# Passage given:
Added to that has been gross under-funding of
the Defence Force generally, which has added to
the damage, and also brought the loss of, or
failure to develop, capabilities that will soon
prove to be essential, airlift and sealift among
them.
The lack of funding has also resulted in the
decline of our defence industry to a level at
which it is on the verge of fading away
altogether. That presents the risk of becoming
entirely dependent on the goodwill of major
powers for equipment, systems integration and
support, as well as the loss of the ability to
develop equipment optimised for our needs and
the Defence Force’s operational style.
And, of course, we must cease considering
party-political affiliation, race or gender as
determining factors in deciding senior
appointments and promotions. To continue to do
so is to insult all of the competent members of
the Defence Force, and especially the majority
of perfectly competent black members who do not
need special favours to rise through the ranks
and who resent being regarded as needing those
favours.
South Africa must urgently decide what role it
wants to play, and what the role of its Defence
Force is to be; and then we must focus urgently
on rebuilding the Defence Force to meet the
challenges it will face over the coming decades.
There are essentially eight possible roles South
Africa could choose to play, although only a few
are practicable:
International Power
That is to say a power that plays a
political and when necessary also a military
role over much of the globe. This is not within
the realm of the practicable. South Africa lacks
the economic strength, the industrial base and
the population.
Super-Regional Power
That is to say a power that plays a
political and when necessary also a military
role over the wider African, South Atlantic and
Indian Ocean region. This is also not
practicable, for the same reasons as above.
Continental Power
This might theoretically be possible, but
not at our current economic strength, and not
while the countries north of the Sahara are more
focused on Europe than on Africa and regard
Sub-Saharan Africa as an unwelcome appendage.
Regional Power
South Africa could aspire to being the
regional power of Sub-Saharan Africa. It has the
economic strength and the industrial base to
achieve and sustain that status. But that would
require massive investment in the Defence Force,
in building allied forces, and in the diplomatic
efforts to develop and maintain this status. It
would also risk alienating the major
sub-regional actors such as Nigeria, Ethiopia
and Kenya.
Regional Power in Partnership
A more logical route for South Africa to
follow would be to establish itself as a joint
regional power with the key sub-regional actors.
That would ensure that the key country of a
sub-region would be the lead-nation, drawing on
its better regional understanding and
intelligence, with South Africa free to focus on
providing those capabilities that others in the
particular sub-region cannot, and on its role as
sub-regional power in Southern Africa.

# Material provided:
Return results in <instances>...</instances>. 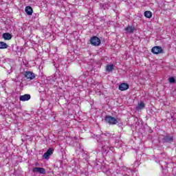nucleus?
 Listing matches in <instances>:
<instances>
[{
    "instance_id": "obj_1",
    "label": "nucleus",
    "mask_w": 176,
    "mask_h": 176,
    "mask_svg": "<svg viewBox=\"0 0 176 176\" xmlns=\"http://www.w3.org/2000/svg\"><path fill=\"white\" fill-rule=\"evenodd\" d=\"M104 122L111 125L118 124V123H119V121L118 120V119L111 116H106L104 118Z\"/></svg>"
},
{
    "instance_id": "obj_16",
    "label": "nucleus",
    "mask_w": 176,
    "mask_h": 176,
    "mask_svg": "<svg viewBox=\"0 0 176 176\" xmlns=\"http://www.w3.org/2000/svg\"><path fill=\"white\" fill-rule=\"evenodd\" d=\"M144 16L146 19H151L152 17V12L151 11H146L144 12Z\"/></svg>"
},
{
    "instance_id": "obj_3",
    "label": "nucleus",
    "mask_w": 176,
    "mask_h": 176,
    "mask_svg": "<svg viewBox=\"0 0 176 176\" xmlns=\"http://www.w3.org/2000/svg\"><path fill=\"white\" fill-rule=\"evenodd\" d=\"M102 151L108 153L109 152V142L103 141L101 142Z\"/></svg>"
},
{
    "instance_id": "obj_10",
    "label": "nucleus",
    "mask_w": 176,
    "mask_h": 176,
    "mask_svg": "<svg viewBox=\"0 0 176 176\" xmlns=\"http://www.w3.org/2000/svg\"><path fill=\"white\" fill-rule=\"evenodd\" d=\"M118 89L121 91H124V90H127L129 89V85L127 83H122L119 85Z\"/></svg>"
},
{
    "instance_id": "obj_4",
    "label": "nucleus",
    "mask_w": 176,
    "mask_h": 176,
    "mask_svg": "<svg viewBox=\"0 0 176 176\" xmlns=\"http://www.w3.org/2000/svg\"><path fill=\"white\" fill-rule=\"evenodd\" d=\"M23 76L26 79H30V80H32V79H35V74L32 72L27 71L25 72Z\"/></svg>"
},
{
    "instance_id": "obj_9",
    "label": "nucleus",
    "mask_w": 176,
    "mask_h": 176,
    "mask_svg": "<svg viewBox=\"0 0 176 176\" xmlns=\"http://www.w3.org/2000/svg\"><path fill=\"white\" fill-rule=\"evenodd\" d=\"M29 100H31V95L30 94H25L19 96L20 101H28Z\"/></svg>"
},
{
    "instance_id": "obj_22",
    "label": "nucleus",
    "mask_w": 176,
    "mask_h": 176,
    "mask_svg": "<svg viewBox=\"0 0 176 176\" xmlns=\"http://www.w3.org/2000/svg\"><path fill=\"white\" fill-rule=\"evenodd\" d=\"M120 125H122V124H120V125H119V126H120Z\"/></svg>"
},
{
    "instance_id": "obj_19",
    "label": "nucleus",
    "mask_w": 176,
    "mask_h": 176,
    "mask_svg": "<svg viewBox=\"0 0 176 176\" xmlns=\"http://www.w3.org/2000/svg\"><path fill=\"white\" fill-rule=\"evenodd\" d=\"M50 156V155L47 152H45V153H44V155H43L44 159H46V160L49 159Z\"/></svg>"
},
{
    "instance_id": "obj_15",
    "label": "nucleus",
    "mask_w": 176,
    "mask_h": 176,
    "mask_svg": "<svg viewBox=\"0 0 176 176\" xmlns=\"http://www.w3.org/2000/svg\"><path fill=\"white\" fill-rule=\"evenodd\" d=\"M144 108H145V103H144L143 102H140V103H138V105L136 107L137 109H144Z\"/></svg>"
},
{
    "instance_id": "obj_14",
    "label": "nucleus",
    "mask_w": 176,
    "mask_h": 176,
    "mask_svg": "<svg viewBox=\"0 0 176 176\" xmlns=\"http://www.w3.org/2000/svg\"><path fill=\"white\" fill-rule=\"evenodd\" d=\"M8 45L3 41H0V49H8Z\"/></svg>"
},
{
    "instance_id": "obj_12",
    "label": "nucleus",
    "mask_w": 176,
    "mask_h": 176,
    "mask_svg": "<svg viewBox=\"0 0 176 176\" xmlns=\"http://www.w3.org/2000/svg\"><path fill=\"white\" fill-rule=\"evenodd\" d=\"M2 38H3L5 41H10V39H12V34H10V33H3Z\"/></svg>"
},
{
    "instance_id": "obj_7",
    "label": "nucleus",
    "mask_w": 176,
    "mask_h": 176,
    "mask_svg": "<svg viewBox=\"0 0 176 176\" xmlns=\"http://www.w3.org/2000/svg\"><path fill=\"white\" fill-rule=\"evenodd\" d=\"M162 141L163 142H173L174 141V137L171 135H166L164 136Z\"/></svg>"
},
{
    "instance_id": "obj_18",
    "label": "nucleus",
    "mask_w": 176,
    "mask_h": 176,
    "mask_svg": "<svg viewBox=\"0 0 176 176\" xmlns=\"http://www.w3.org/2000/svg\"><path fill=\"white\" fill-rule=\"evenodd\" d=\"M169 83H175V78L174 77H170L168 79Z\"/></svg>"
},
{
    "instance_id": "obj_5",
    "label": "nucleus",
    "mask_w": 176,
    "mask_h": 176,
    "mask_svg": "<svg viewBox=\"0 0 176 176\" xmlns=\"http://www.w3.org/2000/svg\"><path fill=\"white\" fill-rule=\"evenodd\" d=\"M151 52L153 54H160V53H163V48L160 46H155L151 49Z\"/></svg>"
},
{
    "instance_id": "obj_17",
    "label": "nucleus",
    "mask_w": 176,
    "mask_h": 176,
    "mask_svg": "<svg viewBox=\"0 0 176 176\" xmlns=\"http://www.w3.org/2000/svg\"><path fill=\"white\" fill-rule=\"evenodd\" d=\"M53 152H54V149L53 148H50L47 151V153L52 156L53 155Z\"/></svg>"
},
{
    "instance_id": "obj_13",
    "label": "nucleus",
    "mask_w": 176,
    "mask_h": 176,
    "mask_svg": "<svg viewBox=\"0 0 176 176\" xmlns=\"http://www.w3.org/2000/svg\"><path fill=\"white\" fill-rule=\"evenodd\" d=\"M114 68H115V65H107L106 66V71H107V72H112V71H113Z\"/></svg>"
},
{
    "instance_id": "obj_2",
    "label": "nucleus",
    "mask_w": 176,
    "mask_h": 176,
    "mask_svg": "<svg viewBox=\"0 0 176 176\" xmlns=\"http://www.w3.org/2000/svg\"><path fill=\"white\" fill-rule=\"evenodd\" d=\"M89 42L92 46H100L101 45V40L97 36L91 37Z\"/></svg>"
},
{
    "instance_id": "obj_11",
    "label": "nucleus",
    "mask_w": 176,
    "mask_h": 176,
    "mask_svg": "<svg viewBox=\"0 0 176 176\" xmlns=\"http://www.w3.org/2000/svg\"><path fill=\"white\" fill-rule=\"evenodd\" d=\"M25 11L28 16H32V13L34 11L31 6H26L25 8Z\"/></svg>"
},
{
    "instance_id": "obj_20",
    "label": "nucleus",
    "mask_w": 176,
    "mask_h": 176,
    "mask_svg": "<svg viewBox=\"0 0 176 176\" xmlns=\"http://www.w3.org/2000/svg\"><path fill=\"white\" fill-rule=\"evenodd\" d=\"M109 149L111 152H113L115 149H113V147H109Z\"/></svg>"
},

# Your tasks:
**a.** Translate this sentence from the passage on South Africa's defence roles into Spanish: "South Africa lacks the economic strength, the industrial base and the population."
**b.** Reproduce the passage on South Africa's defence roles between "Continental Power" and "an unwelcome appendage.", inclusive, renaming "Europe" as "the Mediterranean".
**c.** For each statement, answer yes or no according to the passage on South Africa's defence roles, and quote the words that decide it.
(i) South Africa has the population needed to act as an international power.
(ii) Aspiring to be the regional power of Sub-Saharan Africa could alienate Nigeria, Ethiopia and Kenya.
(iii) All eight possible roles for South Africa are practicable.

# Answer list:
**a.** Sudáfrica carece de la fuerza económica, la base industrial y la población.

**b.**
Continental Power
This might theoretically be possible, but
not at our current economic strength, and not
while the countries north of the Sahara are more
focused on the Mediterranean than on Africa and regard
Sub-Saharan Africa as an unwelcome appendage.

**c.**
(i) No: "South Africa lacks the economic strength, the industrial base and the population."
(ii) Yes: "It would also risk alienating the major sub-regional actors such as Nigeria, Ethiopia and Kenya."
(iii) No: "although only a few are practicable"